L'interview mentionne également que M. Swift travaillait pour des "gouvernements étrangers", bien que Declassified n'ait pas été en mesure de déterminer de quels gouvernements il s'agissait.
M. Swift a pris ses fonctions actuelles de juge à la Cour administrative en 2020. Avocat de longue date au sein de l'éminent cabinet juridique 11KBW, il était également en 2018 conseiller juridique auprès d'un comité de la City of London Corporation.
En juin de l'année dernière, M. Swift a décidé qu'un vol d'expulsion vers le Rwanda pouvait avoir lieu, refusant d'accepter les arguments visant à arrêter le vol par plusieurs demandeurs d'asile menacés de délocalisation vers le Rwanda.
Des affaires liées à la sécurité nationale
Plusieurs affaires dans lesquelles Swift a représenté le gouvernement en tant que premier conseiller du Trésor concernaient la sécurité nationale, pour lesquelles le juge est désormais censé adopter une approche impartiale.
M. Swift a représenté le Trésor dans la première affaire portée devant la nouvelle Cour suprême en 2009, concernant les sanctions internationales contre les terroristes.
En 2014, il a représenté le ministre de la défense dans une affaire contre trois anciens interprètes des forces britanniques en Afghanistan qui ont gagné le droit de porter leur affaire devant la Haute Cour pour discrimination présumée. Les interprètes ont fait valoir qu'ils étaient en danger et qu'ils devaient être autorisés à s'installer en Grande-Bretagne.
En 2007, M. Swift a également représenté le ministère britannique de la défense dans une affaire contre un ressortissant britannique/irakien qui avait été détenu par les troupes britanniques dans des centres de détention en Irak. L'homme a fait valoir que sa détention violait ses droits en vertu de la Convention européenne des droits de l'homme.
Une grande partie des révélations de WikiLeaks pour lesquelles les États-Unis cherchent à poursuivre M. Assange concernent la posture militaire occidentale en Irak et en Afghanistan.

- _Consignes_
a. D'après l'extrait sur M. Swift, en quelle année a-t-il pris ses fonctions actuelles de juge à la Cour administrative ?
b. Relevez sans rien modifier, dans l'extrait sur M. Swift, le passage qui va de « L'interview mentionne également » jusqu'à « of London Corporation. ».

- _Données présentées_
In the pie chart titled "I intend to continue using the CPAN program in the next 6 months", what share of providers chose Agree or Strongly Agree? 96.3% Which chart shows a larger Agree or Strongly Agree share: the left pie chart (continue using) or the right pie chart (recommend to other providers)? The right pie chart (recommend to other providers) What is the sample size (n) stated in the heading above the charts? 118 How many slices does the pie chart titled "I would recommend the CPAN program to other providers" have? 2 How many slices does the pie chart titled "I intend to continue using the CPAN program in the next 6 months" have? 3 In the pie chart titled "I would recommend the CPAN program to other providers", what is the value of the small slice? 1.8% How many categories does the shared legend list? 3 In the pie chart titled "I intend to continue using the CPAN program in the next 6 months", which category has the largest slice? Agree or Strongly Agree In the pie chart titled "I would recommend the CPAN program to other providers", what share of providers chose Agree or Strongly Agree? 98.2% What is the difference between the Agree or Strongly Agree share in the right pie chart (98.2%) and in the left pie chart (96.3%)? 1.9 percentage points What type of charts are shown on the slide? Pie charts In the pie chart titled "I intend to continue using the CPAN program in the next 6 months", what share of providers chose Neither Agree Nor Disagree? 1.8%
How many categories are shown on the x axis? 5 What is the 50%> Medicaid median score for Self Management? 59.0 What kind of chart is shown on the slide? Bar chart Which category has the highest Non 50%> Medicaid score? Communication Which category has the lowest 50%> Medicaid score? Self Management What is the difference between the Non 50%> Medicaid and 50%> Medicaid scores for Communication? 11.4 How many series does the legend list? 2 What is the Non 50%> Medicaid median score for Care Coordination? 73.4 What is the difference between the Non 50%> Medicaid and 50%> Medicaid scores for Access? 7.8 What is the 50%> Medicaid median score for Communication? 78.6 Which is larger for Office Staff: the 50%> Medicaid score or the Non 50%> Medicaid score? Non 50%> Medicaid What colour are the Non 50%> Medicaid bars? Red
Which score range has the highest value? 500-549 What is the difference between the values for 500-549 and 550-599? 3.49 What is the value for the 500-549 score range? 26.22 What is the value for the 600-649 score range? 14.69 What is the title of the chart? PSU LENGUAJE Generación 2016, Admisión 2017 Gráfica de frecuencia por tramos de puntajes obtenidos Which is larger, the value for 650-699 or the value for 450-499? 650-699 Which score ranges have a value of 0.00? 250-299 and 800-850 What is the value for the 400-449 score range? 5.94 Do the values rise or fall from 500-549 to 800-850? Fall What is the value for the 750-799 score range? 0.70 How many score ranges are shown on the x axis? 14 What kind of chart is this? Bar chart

- _Réponses_
a. En 2020.

b.
L'interview mentionne également que M. Swift travaillait pour des "gouvernements étrangers", bien que Declassified n'ait pas été en mesure de déterminer de quels gouvernements il s'agissait.
M. Swift a pris ses fonctions actuelles de juge à la Cour administrative en 2020. Avocat de longue date au sein de l'éminent cabinet juridique 11KBW, il était également en 2018 conseiller juridique auprès d'un comité de la City of London Corporation.